The Road To El Dorado Review

Image for The Road To El Dorado


As Fox's animation arm goes into a kamikaze spin, DreamWorks steps up to bat with this ambitious, road movie-style, knockabout adventure. Here, the revolutionary idea is to promote the comic sidekicks to leading men. Drawing their inspiration from the Hope and Crosby road movies of 40 years ago (right down to the title), the producers aimed to produce a distinctly different type of animation.

It would be fair to assume that executive producer Jeffrey Katzenberg, the man who assembled the award-winning Lion King (1994) , would be the one who could make this happen, and all the necessary boxes have been ticked: Tim Rice and Elton John doing the main songs, Hans Zimmer to do the orchestral score, respected actors like Branagh and Kline, another Disney veteran, lining up to take voice talent credits, and a whole collection of respected animators, many nabbed from the Disney lot.

But instead of improving on the Disney animation experience, El Dorado proves to be inferior in every way. Hell, forget Disney - even as a stand-alone animated feature, El Dorado leaves a lot to be desired.

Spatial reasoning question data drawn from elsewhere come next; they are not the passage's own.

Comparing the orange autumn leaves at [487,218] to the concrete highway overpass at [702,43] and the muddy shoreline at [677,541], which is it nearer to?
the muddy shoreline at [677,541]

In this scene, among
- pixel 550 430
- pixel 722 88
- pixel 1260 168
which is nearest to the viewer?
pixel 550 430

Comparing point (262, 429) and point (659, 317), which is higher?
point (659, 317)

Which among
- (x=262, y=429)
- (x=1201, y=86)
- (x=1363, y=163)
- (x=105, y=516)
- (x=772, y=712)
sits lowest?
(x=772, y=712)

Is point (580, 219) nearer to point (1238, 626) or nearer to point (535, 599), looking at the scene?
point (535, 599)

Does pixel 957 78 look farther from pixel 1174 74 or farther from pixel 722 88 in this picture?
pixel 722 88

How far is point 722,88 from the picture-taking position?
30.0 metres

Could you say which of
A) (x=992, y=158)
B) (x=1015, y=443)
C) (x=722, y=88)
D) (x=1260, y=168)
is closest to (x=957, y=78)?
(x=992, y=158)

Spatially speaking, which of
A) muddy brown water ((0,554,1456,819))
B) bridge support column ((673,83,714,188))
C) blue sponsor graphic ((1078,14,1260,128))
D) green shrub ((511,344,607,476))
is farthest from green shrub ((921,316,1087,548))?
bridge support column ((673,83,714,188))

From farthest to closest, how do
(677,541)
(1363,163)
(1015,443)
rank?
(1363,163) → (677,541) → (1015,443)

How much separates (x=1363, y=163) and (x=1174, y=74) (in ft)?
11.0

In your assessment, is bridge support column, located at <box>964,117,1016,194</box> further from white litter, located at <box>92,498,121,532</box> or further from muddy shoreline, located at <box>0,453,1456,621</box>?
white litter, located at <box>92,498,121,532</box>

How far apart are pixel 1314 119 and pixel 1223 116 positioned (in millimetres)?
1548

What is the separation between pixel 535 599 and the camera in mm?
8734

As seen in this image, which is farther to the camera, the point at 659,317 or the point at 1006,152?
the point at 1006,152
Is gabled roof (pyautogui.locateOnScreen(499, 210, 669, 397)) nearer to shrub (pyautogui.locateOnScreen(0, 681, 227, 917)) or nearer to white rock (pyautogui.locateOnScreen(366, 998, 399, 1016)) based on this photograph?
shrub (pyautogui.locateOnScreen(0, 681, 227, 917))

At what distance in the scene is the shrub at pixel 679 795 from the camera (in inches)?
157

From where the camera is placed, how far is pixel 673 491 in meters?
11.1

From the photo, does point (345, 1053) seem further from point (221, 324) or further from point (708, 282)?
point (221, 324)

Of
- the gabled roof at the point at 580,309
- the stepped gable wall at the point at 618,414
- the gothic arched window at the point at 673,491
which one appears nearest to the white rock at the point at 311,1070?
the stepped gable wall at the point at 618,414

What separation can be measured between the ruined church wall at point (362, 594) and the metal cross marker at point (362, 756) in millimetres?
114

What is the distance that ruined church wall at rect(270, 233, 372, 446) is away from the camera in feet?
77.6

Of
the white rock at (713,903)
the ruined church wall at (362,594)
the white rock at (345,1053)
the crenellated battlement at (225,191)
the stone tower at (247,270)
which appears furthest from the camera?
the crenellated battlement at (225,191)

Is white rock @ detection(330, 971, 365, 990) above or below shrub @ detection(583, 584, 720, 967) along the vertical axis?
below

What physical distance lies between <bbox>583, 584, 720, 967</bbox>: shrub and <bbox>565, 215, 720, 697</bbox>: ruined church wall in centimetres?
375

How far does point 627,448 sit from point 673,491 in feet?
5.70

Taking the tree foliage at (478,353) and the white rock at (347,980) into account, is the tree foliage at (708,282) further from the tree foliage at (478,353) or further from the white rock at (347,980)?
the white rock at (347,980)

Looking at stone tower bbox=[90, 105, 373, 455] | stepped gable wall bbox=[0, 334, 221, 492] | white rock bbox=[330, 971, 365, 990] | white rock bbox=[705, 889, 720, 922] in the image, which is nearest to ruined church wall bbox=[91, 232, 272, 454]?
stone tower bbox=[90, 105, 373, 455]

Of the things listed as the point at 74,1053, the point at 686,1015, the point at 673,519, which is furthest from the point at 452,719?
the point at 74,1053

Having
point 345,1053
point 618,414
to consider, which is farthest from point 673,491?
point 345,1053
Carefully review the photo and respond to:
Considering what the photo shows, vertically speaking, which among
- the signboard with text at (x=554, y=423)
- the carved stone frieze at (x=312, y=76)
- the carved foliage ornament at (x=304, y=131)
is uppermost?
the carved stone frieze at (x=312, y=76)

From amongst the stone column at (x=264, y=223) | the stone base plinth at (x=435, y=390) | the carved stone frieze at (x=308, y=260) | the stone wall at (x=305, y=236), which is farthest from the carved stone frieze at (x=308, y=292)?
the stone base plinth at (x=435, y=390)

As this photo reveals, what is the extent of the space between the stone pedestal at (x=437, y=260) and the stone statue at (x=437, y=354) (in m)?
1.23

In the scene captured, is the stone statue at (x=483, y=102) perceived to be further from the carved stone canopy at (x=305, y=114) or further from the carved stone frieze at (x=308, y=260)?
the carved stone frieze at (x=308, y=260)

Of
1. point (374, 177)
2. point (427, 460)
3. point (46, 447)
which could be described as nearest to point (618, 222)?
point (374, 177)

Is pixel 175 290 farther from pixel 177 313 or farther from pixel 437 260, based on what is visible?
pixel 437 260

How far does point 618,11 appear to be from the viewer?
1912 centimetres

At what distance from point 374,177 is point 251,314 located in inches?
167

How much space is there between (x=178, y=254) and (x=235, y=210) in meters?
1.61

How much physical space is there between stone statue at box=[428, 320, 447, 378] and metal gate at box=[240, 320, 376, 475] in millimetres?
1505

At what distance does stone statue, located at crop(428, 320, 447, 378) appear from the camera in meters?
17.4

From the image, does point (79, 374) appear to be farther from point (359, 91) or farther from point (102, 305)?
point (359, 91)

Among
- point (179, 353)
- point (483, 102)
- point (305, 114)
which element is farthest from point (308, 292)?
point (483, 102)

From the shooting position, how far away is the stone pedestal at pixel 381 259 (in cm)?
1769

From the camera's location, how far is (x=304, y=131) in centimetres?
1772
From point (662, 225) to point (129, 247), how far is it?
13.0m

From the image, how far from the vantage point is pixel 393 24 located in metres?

Nothing seems to fit. There are cute animals who disappear from scenes without explanation. Love interest Chel goes far beyond Jessica Rabbit in terms of cartoon sexiness, and little girls will be far less impressed by her character than the dads in the audience. But strangest of all is that the two anti-heroes, Miguel and Tulio, seem far more interested in each other than in Chel, or anyone else. Oh, there's cursory kissing, but the love songs are more about losing each other's friendship. And playful naked bathing scenes between the two of them don't help. While it would be extremely liberating to think that an animated feature might blaze a banner for homosexual relationships, it's hard to believe that this was what this group of filmmakers intended.

Clearly Kline and Branagh had chemistry because the dialogue crackles, but maybe the translation to screen didn't quite work. Throw in some unmemorable songs, and the result seems to be one big mistake.